Now, although the right answer will obviously depend on the role and your experience, there are a few generic points you can follow when trying to prepare an answer for this question.

Be Realistic:

With this answer, you obviously want to show that you’re ambitious and have loads to bring to the role – but you need to remember to be realistic. OK, so you might believe you can get the company to number one on Google for the phrase “running trainers” – but, unless they’re already there, you’re probably not going to get them there in just 30 days.

Remember that this answer could come back to haunt you should you get the job – so you need to ensure you don’t promise the world if there’s just no way that you can deliver it.

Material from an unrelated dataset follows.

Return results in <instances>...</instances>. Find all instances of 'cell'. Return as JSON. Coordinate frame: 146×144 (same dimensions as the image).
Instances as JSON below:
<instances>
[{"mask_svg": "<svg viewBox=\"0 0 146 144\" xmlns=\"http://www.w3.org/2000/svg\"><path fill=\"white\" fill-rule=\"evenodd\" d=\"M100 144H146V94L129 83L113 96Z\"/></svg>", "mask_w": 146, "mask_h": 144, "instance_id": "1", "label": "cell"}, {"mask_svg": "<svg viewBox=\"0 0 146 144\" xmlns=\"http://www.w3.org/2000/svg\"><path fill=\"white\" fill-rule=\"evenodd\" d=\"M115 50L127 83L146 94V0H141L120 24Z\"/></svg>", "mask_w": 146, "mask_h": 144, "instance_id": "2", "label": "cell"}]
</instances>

Don’t Run Before You Can Walk:

Following on from the last answer, it’s important to ensure you don’t aim too high – because again, it could come back to haunt you, especially if you’re not qualified.

For example, if you’re being interviewed for a junior digital marketing role, it’s highly unlikely that you’ll be involved in creating strategies for major international clients – so suggesting that you’re going to come up with a killer strategy for one of their key clients in your first 30 days probably isn’t the way to go. Remember; no one expects you to walk into a role and be amazing at everything straight away – so you need to bear this in mind when preparing your answer.

Remember That You Still Have Things To Learn:

No matter how experienced you are, when you start a new job, whether it’s programmes, work methodologies or best practices, there are always new things to learn – so, again, this is something you need to remember.

When you’re preparing your answer, it’s always a good idea to mention that in your first 30 days you’re going to get to know the team, become familiar with the company’s brand and get to grips with the company’s best practices. This shows that you want to work hard to fit in and it suggests you’re keen to work for them over a long period of time.

Remember Who You’re Talking To:

As we’ve mentioned before, when answering job interview questions, it’s important to remember who you’re talking to at all times to avoid talking yourself out of the job.

OK, so you might be keen to completely revamp the company’s eCommerce site and you might have spotted 10 things that you could fix straight away, but it’s probably not a good idea to say you’re going to “make the eCommerce site 100 times better” if you’re being interviewed by the company’s very own eCommerce Manager (and they’re going to be your new boss!). Instead you could say you’re keen to “work with the eCommerce team to identify and investigate a few potential areas for improvement”.

Make A Long-Term Target List & Scale It Down:

If you’re having a bit of trouble picturing your first 30 days in the role, it can be a good idea to think about what you want to achieve from the role overall or in the first six to 12 months and then try and scale it back to the first 30 days.

For example, your aim might be to create a brand new customer-focused community section of the site which can help improve customer service and overall sales – but it’s going to be pretty hard to build it and get the interaction up to a decent level in just 30 days. Instead, think about what could realistically be achieved in that time – for example in this case it might be holding some brainstorming meetings with the development team or finding the best platform on which to host the community.